Physician Groups Concerned

The American Hospital Association (AHA) issued a statement with concerns regarding the rule. “Hospitals and health systems strongly support these protections and the balanced approach Congress chose to resolve disputes,” said Stacey Hughes, AHA’s executive vice president, in a statement. “Disappointingly, the Administration’s rule has moved away from Congressional intent and brought new life to harmful proposals that Congress deliberately rejected. Today’s rule is a windfall for insurers. The rule unfairly favors insurers to the detriment of hospitals and physicians who actually care for patients. These consumer protections need to be implemented in the right way, and this misses the mark.”

Providers are concerned with how the IDR process works. “Congress was quite clear that to ensure an equitable and balanced system to resolve disputes, no single factor should be given preference over others,” said Emily Volk, MD, president of the College of American Pathologists, in a statement. “However, the new rules will favor payment rates developed by insurance companies, which will only exacerbate ongoing health plan manipulation and disincentivize insurers from offering fair contracts to physicians caring for patients.”

The rule requires that dispute arbitrators start by looking at the insurer’s median contracting rate, otherwise known as the “qualifying payment amount” (QPA).

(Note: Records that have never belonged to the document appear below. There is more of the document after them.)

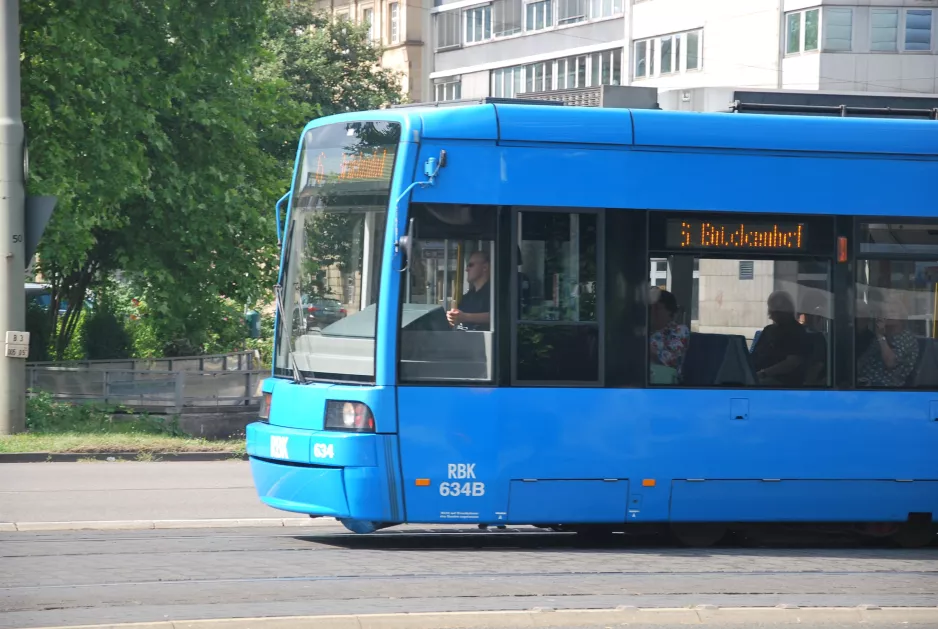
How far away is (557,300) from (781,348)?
1.66 meters

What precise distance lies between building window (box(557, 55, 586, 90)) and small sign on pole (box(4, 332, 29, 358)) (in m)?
38.1

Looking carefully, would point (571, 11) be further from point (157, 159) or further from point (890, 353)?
point (890, 353)

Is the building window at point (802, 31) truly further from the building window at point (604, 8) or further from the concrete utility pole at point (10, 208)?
the concrete utility pole at point (10, 208)

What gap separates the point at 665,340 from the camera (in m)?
9.60

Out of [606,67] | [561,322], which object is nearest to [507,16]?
[606,67]

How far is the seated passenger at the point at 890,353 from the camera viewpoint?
9.92 metres

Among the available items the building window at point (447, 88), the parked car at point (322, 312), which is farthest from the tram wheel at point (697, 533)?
the building window at point (447, 88)

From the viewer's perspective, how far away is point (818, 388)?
9812mm

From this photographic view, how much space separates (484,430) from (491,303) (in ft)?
2.74

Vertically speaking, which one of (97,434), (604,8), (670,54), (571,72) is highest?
(604,8)

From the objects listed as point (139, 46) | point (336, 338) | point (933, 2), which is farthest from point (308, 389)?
point (933, 2)

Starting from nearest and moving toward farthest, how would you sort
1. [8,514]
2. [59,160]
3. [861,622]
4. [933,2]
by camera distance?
[861,622]
[8,514]
[59,160]
[933,2]

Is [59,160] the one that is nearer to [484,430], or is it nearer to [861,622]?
[484,430]

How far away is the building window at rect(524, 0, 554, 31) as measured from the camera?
56.1 meters
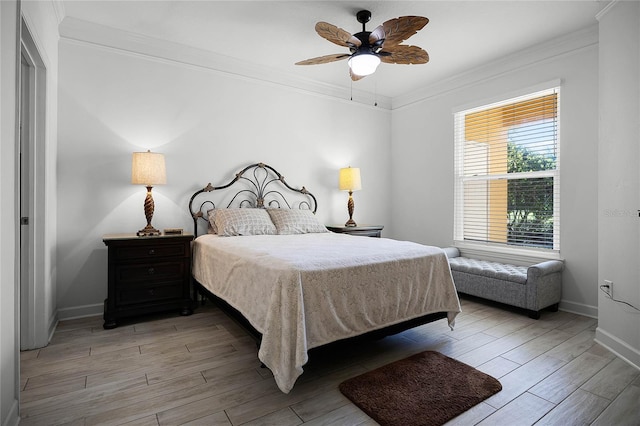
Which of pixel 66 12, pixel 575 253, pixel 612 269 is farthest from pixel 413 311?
pixel 66 12

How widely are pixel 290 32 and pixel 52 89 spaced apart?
2.15 meters

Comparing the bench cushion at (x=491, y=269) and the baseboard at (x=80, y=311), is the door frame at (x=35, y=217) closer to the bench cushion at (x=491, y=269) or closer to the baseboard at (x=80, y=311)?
the baseboard at (x=80, y=311)

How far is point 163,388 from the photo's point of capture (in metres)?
2.03

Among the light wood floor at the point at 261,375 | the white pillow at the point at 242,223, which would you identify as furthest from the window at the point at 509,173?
the white pillow at the point at 242,223

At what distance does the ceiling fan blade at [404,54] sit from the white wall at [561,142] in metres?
1.66

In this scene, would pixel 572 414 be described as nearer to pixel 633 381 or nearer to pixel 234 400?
pixel 633 381

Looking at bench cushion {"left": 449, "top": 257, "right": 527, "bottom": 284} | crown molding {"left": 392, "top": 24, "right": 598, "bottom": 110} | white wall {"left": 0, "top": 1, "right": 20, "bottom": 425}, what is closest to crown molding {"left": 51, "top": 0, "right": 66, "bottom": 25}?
white wall {"left": 0, "top": 1, "right": 20, "bottom": 425}

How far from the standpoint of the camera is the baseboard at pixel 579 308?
329cm

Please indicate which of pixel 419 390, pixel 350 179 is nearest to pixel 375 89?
pixel 350 179

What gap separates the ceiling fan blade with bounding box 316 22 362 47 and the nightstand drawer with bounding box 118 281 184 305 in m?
2.54

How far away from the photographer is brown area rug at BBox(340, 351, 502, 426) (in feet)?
5.81

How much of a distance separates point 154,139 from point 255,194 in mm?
1256

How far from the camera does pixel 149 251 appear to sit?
3.16 m

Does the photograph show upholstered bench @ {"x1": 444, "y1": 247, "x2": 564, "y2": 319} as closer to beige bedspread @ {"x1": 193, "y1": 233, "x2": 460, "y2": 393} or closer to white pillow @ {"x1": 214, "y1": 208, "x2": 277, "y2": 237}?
beige bedspread @ {"x1": 193, "y1": 233, "x2": 460, "y2": 393}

The arbitrator “must begin with the presumption that the QPA is the appropriate out-of-network rate for the qualified IDR item or service under consideration,” according to the rule. “These interim final rules further provide that the certified IDR entity must select the offer closest to the QPA unless the certified IDR entity determines that credible information submitted by either party clearly demonstrates that the QPA is materially different from the appropriate out-of-network rate.”

“Making a health plan’s calculated ‘qualifying payment amount’ — which does not reflect real-world payment rates — the primary factor in independent dispute resolution arbitration will cause large imaging cuts and reduce patient access to care, regardless of their insurer,” said Howard Fleishon, MD, chair of the Board of Chancellors at the American College of Radiology, in a statement. “We look forward to working with other provider groups and the departments of Health and Human Services, Labor, and Treasury … to bring regulatory implementation in line with what the new law actually demands.”